Play occurs in the drive linkage between the electric motor and the load to be transported and, over the course of time, increases as a result of wear and of the plastic deformation of components. If no additional measures are taken the electric motor will first overcome any play in the drive linkage when the chain conveyor is started before the load begins to move. During this starting phase, the motor speed may become considerable, together with the associated kinetic energy. As soon as all the play has been taken up, this kinetic energy is converted into a shock on the load, which is undesirable when the load consists of a stack of tinplates or of other material which would be adversely affected by this shock.
Components such as rails, chain wheels, etc. which are prone to wear should desirably be fitted in such a way that they are easily changed, but this has not generally been a consideration in design. In some conventional designs, the chain wheels are made up of segments which can be changed without dismantling the chain.
Transferring the load between chain conveyors which are in line with one another is not simple, and for this reason, a long continuous conveyor, with associated problems, is often preferred.
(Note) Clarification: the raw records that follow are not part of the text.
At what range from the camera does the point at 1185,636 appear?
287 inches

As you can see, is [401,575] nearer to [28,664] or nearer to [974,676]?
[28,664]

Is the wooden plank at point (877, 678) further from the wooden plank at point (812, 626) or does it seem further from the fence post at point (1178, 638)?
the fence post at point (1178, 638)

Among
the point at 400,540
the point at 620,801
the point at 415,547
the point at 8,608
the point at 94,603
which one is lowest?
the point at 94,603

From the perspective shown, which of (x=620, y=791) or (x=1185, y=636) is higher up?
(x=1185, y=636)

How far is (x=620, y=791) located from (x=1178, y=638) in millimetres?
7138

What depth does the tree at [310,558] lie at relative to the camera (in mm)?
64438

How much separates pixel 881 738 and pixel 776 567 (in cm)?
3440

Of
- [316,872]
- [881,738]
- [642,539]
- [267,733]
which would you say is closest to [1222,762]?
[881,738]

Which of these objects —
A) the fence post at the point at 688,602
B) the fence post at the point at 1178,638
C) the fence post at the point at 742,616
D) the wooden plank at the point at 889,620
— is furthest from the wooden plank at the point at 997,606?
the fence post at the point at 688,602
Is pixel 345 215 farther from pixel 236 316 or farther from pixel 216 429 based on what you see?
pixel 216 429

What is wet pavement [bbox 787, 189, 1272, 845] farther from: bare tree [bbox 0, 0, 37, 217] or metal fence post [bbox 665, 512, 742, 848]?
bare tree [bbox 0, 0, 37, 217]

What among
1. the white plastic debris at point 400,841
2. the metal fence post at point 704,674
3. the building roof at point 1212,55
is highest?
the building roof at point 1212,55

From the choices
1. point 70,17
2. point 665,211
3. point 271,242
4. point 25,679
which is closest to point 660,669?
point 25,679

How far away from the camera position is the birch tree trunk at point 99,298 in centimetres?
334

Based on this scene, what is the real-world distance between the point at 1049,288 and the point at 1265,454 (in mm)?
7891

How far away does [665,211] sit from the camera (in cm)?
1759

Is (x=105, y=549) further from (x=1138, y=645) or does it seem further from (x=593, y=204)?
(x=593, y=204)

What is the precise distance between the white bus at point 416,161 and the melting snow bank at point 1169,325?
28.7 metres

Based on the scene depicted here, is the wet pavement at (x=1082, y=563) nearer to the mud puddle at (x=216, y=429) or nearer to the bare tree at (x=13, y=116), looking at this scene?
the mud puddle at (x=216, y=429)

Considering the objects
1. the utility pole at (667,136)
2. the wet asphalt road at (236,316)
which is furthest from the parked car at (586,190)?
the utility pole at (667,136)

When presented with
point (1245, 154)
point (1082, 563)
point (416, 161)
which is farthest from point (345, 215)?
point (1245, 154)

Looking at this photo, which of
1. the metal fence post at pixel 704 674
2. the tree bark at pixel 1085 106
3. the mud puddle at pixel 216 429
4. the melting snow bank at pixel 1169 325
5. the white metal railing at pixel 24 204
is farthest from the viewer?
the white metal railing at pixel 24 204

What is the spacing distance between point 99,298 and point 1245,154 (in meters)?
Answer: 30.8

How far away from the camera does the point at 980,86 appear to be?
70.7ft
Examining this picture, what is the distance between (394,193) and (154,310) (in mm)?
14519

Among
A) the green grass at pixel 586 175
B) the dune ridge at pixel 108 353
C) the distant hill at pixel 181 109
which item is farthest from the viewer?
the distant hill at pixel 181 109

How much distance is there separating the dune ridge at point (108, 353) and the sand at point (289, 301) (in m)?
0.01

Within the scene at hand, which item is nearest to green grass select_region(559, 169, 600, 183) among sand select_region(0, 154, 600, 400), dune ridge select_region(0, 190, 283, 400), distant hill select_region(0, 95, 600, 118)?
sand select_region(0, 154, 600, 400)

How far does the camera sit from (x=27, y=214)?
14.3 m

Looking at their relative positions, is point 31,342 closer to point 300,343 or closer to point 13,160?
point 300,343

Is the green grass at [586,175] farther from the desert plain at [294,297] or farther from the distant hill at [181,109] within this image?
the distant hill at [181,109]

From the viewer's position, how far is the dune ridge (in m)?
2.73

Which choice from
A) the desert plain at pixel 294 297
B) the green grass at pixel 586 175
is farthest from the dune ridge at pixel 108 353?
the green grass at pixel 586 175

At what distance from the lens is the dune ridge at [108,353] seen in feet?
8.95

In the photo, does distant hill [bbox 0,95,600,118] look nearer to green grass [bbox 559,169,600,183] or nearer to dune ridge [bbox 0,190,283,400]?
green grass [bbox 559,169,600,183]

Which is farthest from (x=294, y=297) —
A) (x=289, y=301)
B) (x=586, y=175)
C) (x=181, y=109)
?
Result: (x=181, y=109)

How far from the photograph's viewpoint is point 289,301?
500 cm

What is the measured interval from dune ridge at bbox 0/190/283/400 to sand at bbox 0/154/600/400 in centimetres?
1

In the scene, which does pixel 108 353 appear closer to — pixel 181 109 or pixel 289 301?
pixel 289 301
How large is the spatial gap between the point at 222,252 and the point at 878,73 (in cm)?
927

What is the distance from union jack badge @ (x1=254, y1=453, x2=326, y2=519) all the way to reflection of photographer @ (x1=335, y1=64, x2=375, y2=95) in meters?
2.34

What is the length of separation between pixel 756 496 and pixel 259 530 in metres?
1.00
Illustrative of the prior art are U.S. Pat. Nos. 2,769,522, 3,024,888, 3,116,824 and 3,918,574 and U.K. Pat. specification No. 214,173. U.S. Pat. Nos. 2,769,522 and 3,918,574 and U.K. Pat. No. 214,173 need not be discussed. U.S. Pat. No. 3,024,888 shows the two sets of sprocket wheels at the junction of two chain conveyors mounted on a common drive shaft, one set being keyed to the shaft so as to be driven while the other set is idling on the shaft. The shafts are supported in a frame, and carry the chains. Odd and even numbers of chains alternate along the composite conveyor. U.S. Pat. No. 3,116,824 illustrates a similar arrangement, though here each conveyor section has two chains. Adjacent frame portions carrying shafts supporting the chains are rigidly linked by plates carrying the drive shafts.